Mais la presse britannique ne semble pas être prête à le lâcher et s'interroge désormais sur un don de 200 000 livres (355 700 $) reçu de sa mère.

«La semaine a commencé par une crise morale au coeur du Parti conservateur et se termine sur un scandale au sommet de l'État», a commenté un porte-parole du Parti travailliste (opposition).

En épluchant ses déclarations, on apprend que le premier ministre a payé environ 400 000 livres d'impôts sur un revenu de plus d'un million de livres depuis 2009.

M. Cameron, qui dit avoir vendu toutes ses actions au moment de prendre la tête du gouvernement en 2010, tire ses revenus de son salaire de premier ministre -- 140 000 livres en 2014/15 -- et de la location de sa maison de famille à Londres, qui lui a rapporté 46 899 livres sur ce même exercice.

La garde-robe de Samantha

Quant aux parts qu'il détenait dans le fonds d'investissement de son père, il les a cédées en 2010 pour un gain de 19 000 livres qu'il a déclaré au fisc.

En jouant la carte de la transparence, M. Cameron cherche ainsi à calmer le jeu. Mais à dévoiler au grand jour sa richesse personnelle et les frais de garde-robe de son épouse Samantha, l'ancien élève d'Oxford et du prestigieux collège d'Eton s'est exposé immédiatement à de nouveaux ennuis.

«Le premier ministre révèle sa fortune cachée», titre le Sunday Times, pointant le risque politique de ce grand étalage.

La donation reçue en 2011 de sa mère, en sus des 300 000 livres reçus en héritage à la mort de son père en 2010, est également ouvertement questionnée.

Le premier ministre n'a pas payé d'impôts sur cette donation de 200 000 livres, profitant d'une particularité du fisc britannique qui incite le contribuable à transmettre son patrimoine de son vivant. Les donations sont ainsi exonérées, à moins que le donateur ne décède dans les sept ans.

Ce dispositif est utilisé par des milliers de familles. «Cameron évite les droits de succession», ont préféré retenir le Daily Mail et le Sunday Telegraph.

«Ça n'a pas été une grande semaine», a reconnu dès M. Cameron samedi lors d'un congrès du parti conservateur, ajoutant qu'il aurait «dû mieux gérer cette histoire».
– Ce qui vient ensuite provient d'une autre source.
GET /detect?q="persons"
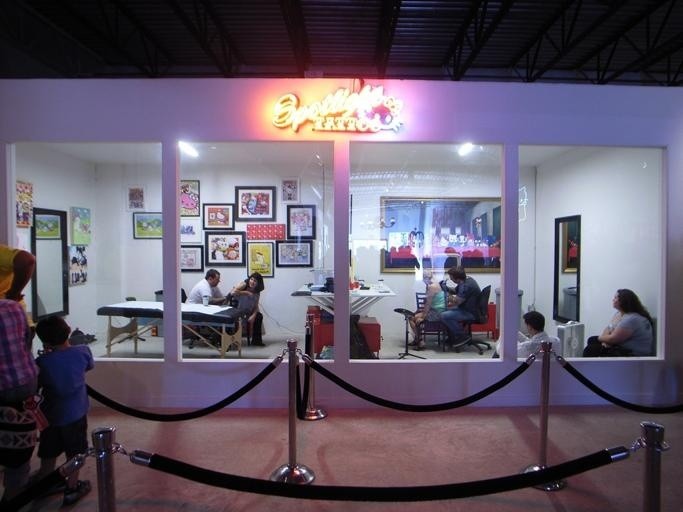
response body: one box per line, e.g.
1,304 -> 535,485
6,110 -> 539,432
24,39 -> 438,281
492,313 -> 562,360
183,269 -> 226,308
582,289 -> 655,357
407,269 -> 446,351
35,310 -> 95,511
0,296 -> 40,511
231,273 -> 265,349
0,242 -> 37,350
439,266 -> 481,349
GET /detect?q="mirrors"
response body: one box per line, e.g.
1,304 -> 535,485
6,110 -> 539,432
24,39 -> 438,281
29,206 -> 68,318
552,213 -> 581,326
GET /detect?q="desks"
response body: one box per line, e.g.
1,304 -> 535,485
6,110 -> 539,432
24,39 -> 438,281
97,301 -> 242,361
291,279 -> 396,359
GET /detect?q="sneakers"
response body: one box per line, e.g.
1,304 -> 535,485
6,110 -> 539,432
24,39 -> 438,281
452,335 -> 471,348
63,479 -> 91,505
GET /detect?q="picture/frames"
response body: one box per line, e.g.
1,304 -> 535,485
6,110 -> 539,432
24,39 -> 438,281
378,193 -> 500,274
127,184 -> 146,212
561,221 -> 578,273
35,215 -> 60,240
178,174 -> 318,279
131,211 -> 163,239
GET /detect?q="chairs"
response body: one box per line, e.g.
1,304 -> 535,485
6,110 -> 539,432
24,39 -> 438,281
416,293 -> 446,345
227,293 -> 251,346
153,286 -> 207,348
453,286 -> 494,357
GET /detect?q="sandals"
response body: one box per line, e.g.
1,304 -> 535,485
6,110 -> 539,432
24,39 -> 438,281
407,336 -> 426,350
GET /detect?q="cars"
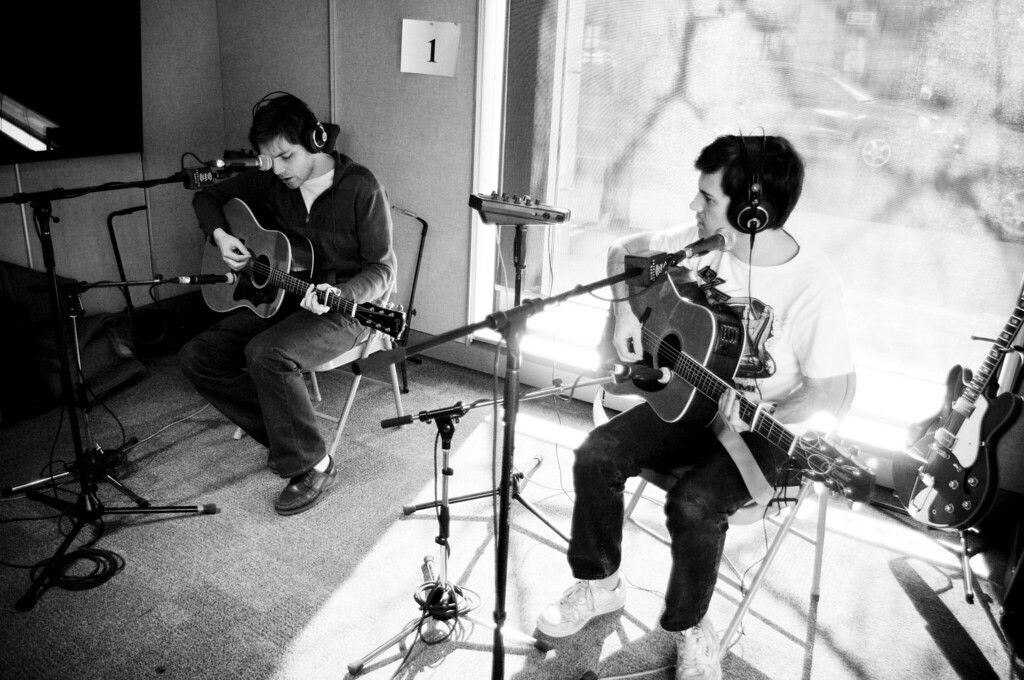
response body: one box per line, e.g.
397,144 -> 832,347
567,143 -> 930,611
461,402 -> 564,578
730,60 -> 1024,242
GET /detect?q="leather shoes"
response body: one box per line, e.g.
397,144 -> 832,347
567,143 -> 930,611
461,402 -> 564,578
267,448 -> 280,474
275,454 -> 337,516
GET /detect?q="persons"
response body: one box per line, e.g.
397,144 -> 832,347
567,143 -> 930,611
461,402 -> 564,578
176,93 -> 400,515
536,134 -> 857,680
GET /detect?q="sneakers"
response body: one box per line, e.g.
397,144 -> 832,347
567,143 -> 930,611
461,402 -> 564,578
671,613 -> 721,680
536,572 -> 625,637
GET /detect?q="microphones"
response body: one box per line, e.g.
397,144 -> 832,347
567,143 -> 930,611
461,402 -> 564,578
675,228 -> 736,261
210,155 -> 272,171
172,272 -> 237,284
610,364 -> 674,383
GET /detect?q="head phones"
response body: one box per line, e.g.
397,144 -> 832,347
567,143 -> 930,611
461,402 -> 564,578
727,125 -> 775,233
252,90 -> 328,154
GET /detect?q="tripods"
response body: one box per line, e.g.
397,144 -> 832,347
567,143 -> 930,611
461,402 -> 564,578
345,225 -> 573,674
0,163 -> 226,612
867,336 -> 1014,600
Il a fallu quatre communiqués alambiqués de ses services avant qu'il ne décide finalement de reconnaître, jeudi soir, qu'il avait possédé des actions dans cette société offshore.

«J'ai appris la leçon»

«Je sais que j'aurais dû mieux gérer cette affaire, ne blâmez pas mes conseillers, la faute m'en revient, j'ai appris la leçon», a-t-il souligné.

Au même moment, plusieurs centaines de personnes réclamaient sa tête devant Downing Street, vêtues de chapeaux Panama pour certains et de chemises hawaïennes pour les plus téméraires.

Dimanche, ce sont deux hommes politiques allemands qui ont appelé David Cameron à en faire davantage pour lutter contre l'évasion fiscale dans les territoires d'outre-mer de la Couronne britannique.

Dans la nuit, M. Cameron a annoncé la création d'un «groupe de travail» réunissant les meilleurs experts de la lutte contre le blanchiment d'argent et l'évasion fiscale pour enquêter sur les révélations des Panama Papers.

Selon les observateurs, David Cameron, dont la cote de popularité est au plus bas depuis trois ans, vit son pire mois depuis qu'il est devenu premier ministre en 2010.

Avant même l'affaire des Panama Papers, il a dû composer avec la crise de la sidérurgie et l'accusation d'avoir sacrifié des emplois locaux sur l'autel de ses bonnes relations avec la Chine.

Il a aussi dû se débattre avec les éternelles divisions du Parti conservateur sur l'Europe qui ont culminé mi-mars avec la démission surprise d'Iain Duncan Smith, l'eurosceptique ministre du Travail.

Samedi, le premier ministre, qui peine à convaincre les Britanniques de voter en faveur de leur maintien dans l'Union européenne, n'a fait qu'une brève allusion au référendum du 23 juin. «Quel soulagement», a-t-il lancé au congrès dans un rire jaune.